- Born: 1963 (age 62–63) New York City, United States
- Occupations: Journalist, Public Access host
- Years active: 1994-Present
- Known for: Conspiracy theories regarding Kurt Cobain

= Richard Lee (journalist) =

American journalist (born 1963)

Richard Lee is an independent journalist from Seattle, Washington, United States. He is best known for his conspiracy theories regarding the 1994 death of Kurt Cobain which he states that he believes was a homicide. Lee was the first to make this claim. Lee is also known for his attempts at various political offices and using related events to question political figures about the investigation into Kurt Cobain's death.

== Background ==
Born in New York in 1963, Lee grew up in Chicago and at a young age began writing for the Chicago Reader. In 1982, he wrote the article "Playing for Change". Some time after the story was published, the city council overturned the law and legalized street performances. Lee also wrote for the University of Washington student newspaper, The Daily.

== Life in Seattle ==
Lee moved to Seattle in the early 1990s in search of an underdeveloped political climate. He began a short-lived career with the Seattle Weekly, a local alternative paper. After leaving the Weekly, Lee began a weekly public affairs show on Public-access television cable TV, Now See It Person to Person, a homage to See It Now, the historic investigative reporting show of Edward R. Murrow.

Lee's cable television show was removed from SCAN permanently in April 2008.

== Investigations into Kurt Cobain ==
After the death of Kurt Cobain in 1994, Lee's coverage of the death led him to raise questions regarding the circumstances of Cobain's demise. The official police investigation, under police chief Norm Stamper, concluded that Cobain had died of an apparent suicide. Lee is one of a number of individuals who promote the belief that Cobain likely did not commit suicide, but must have been killed by someone else.

Lee changed the name of his show to Now See It Person to Person: Was Kurt Cobain Murdered?, then to the more definitive Now See It Person To Person: Kurt Cobain Was Murdered. Since then Lee has referred to his show and his related journalism and political activities by the abbreviation KCWM. Since 1994, with occasional involuntary hiatuses, the show has aired weekly and continues to investigate the Cobain case as well as somewhat related and prominent matters of Seattle public affairs.

Lee has appeared in some documentaries about Cobain, such as the BBC's Rock Shrines and Conspiracies TV shows. Lee's confrontational style has led to frequent encounters with police officers and other local figures. Lee is protective of his film, and if confiscated, he often fights in court to have the original copy returned to him.

== Politics ==
Lee has run for a number of political offices in Seattle. He ran for Seattle City Council in 1999, but a judge ruled him ineligible because he reused old petition signatures to get on the ballot.

=== Mayoral run ===
In 2001, Lee ran for mayor of the city of Seattle against incumbent mayor Paul Schell, but lost to Greg Nickels. Lee was critical of the way Schell's office responded to the WTO protests in 1999. He was the only candidate that year to gather enough signatures to be on the ballot without having to pay the filling fee.
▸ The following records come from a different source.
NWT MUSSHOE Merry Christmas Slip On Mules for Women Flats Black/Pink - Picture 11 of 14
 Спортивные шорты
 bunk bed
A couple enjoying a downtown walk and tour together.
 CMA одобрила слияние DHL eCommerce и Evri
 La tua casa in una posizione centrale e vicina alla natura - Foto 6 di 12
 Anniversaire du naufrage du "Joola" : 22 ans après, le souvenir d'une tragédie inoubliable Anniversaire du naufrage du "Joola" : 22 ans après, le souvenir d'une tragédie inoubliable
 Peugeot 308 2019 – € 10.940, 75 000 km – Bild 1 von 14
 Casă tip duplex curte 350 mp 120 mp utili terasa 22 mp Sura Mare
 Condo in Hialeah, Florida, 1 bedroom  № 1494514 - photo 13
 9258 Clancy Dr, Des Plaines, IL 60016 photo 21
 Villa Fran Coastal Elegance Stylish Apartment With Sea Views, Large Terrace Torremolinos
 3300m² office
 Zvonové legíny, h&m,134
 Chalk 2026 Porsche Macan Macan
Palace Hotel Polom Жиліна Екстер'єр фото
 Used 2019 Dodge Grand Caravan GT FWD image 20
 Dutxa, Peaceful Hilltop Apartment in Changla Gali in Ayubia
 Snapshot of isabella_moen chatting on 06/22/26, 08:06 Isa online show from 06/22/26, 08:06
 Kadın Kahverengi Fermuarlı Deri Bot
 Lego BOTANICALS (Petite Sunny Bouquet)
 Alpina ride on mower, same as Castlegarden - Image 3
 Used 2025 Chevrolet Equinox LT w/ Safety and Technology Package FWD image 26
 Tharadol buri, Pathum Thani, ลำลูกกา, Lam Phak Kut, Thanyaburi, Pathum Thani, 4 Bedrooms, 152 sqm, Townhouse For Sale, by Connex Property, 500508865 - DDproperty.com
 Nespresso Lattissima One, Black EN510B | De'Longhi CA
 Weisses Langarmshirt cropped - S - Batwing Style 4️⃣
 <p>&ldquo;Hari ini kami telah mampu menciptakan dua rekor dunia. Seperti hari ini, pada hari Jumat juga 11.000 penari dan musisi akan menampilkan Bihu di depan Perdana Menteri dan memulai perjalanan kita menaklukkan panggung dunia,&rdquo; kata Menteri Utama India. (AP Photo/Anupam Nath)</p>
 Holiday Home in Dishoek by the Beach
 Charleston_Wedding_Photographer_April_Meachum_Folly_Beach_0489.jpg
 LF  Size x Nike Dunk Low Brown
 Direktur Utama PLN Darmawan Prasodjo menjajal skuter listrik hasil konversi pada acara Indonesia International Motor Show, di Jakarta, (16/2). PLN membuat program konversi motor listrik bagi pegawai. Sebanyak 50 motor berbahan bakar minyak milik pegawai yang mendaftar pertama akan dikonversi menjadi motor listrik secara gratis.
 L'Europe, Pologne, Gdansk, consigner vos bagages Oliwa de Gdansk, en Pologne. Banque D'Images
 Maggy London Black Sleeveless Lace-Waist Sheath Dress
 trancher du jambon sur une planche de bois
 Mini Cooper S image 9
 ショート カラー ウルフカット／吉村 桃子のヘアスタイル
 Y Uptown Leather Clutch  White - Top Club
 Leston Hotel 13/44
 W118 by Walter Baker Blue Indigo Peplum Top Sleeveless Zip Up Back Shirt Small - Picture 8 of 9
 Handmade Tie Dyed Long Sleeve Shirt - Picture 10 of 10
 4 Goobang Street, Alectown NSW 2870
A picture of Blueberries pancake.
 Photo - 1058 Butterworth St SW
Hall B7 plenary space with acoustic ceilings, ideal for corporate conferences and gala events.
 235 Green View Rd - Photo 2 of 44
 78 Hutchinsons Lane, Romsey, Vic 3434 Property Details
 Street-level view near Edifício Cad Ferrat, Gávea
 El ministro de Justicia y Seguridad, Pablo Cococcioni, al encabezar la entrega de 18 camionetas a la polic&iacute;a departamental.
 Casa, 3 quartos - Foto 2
While running for mayor in 2001, Lee showed up to a mayoral candidates' forum in a dress. He used the opportunity to question Greg Nickels about a supposed cover-up regarding the investigation of the death of Kurt Cobain.

== Notable incidents ==
In 2000, Krist Novoselic was granted a restraining order against Richard Lee, which expired in 2005.

In 2004, Lee was arrested in Los Angeles at a court hearing for Courtney Love, in which he attempted to ask questions about killing her husband. The incident was covered in entertainment media, especially on Celebrity Justice.

During the 2005 campaign, Greg Nickels got a mild restraining order against Lee, citing Lee's ambush interview practices over the past years as harassment. Nickel's lawyers, employed by the city, wanted a standard 500-foot restriction from the mayor's home and workplace, which would include city hall. The judge in the case kept the home restriction, but minimized the order to one floor of city hall and to a 50-foot radius in public places and events.

Part of the motivation for the restraining order was Lee's attempt to interview the mayor at a Democratic Party event in Fremont to which many Seattle residents including Lee had been invited. Lee was ejected from the grounds by the owner, but remained on the sidewalk trying to ask questions of the mayor. As the mayor was about to leave, Lee was restrained by a plainclothes police officer that Lee then allegedly kicked in the leg. Lee pleaded not guilty, maintaining that it was he who was assaulted by the officer. During pretrial hearings, he succeeded in forcing the Seattle Police Department to return the original copy of his videotape of the incident, which they had confiscated, and refused to return over concerns of publicity. In 2008, the city was ordered to return the original videotape, which Lee then aired on his program; later that year the city dropped the charges against Lee.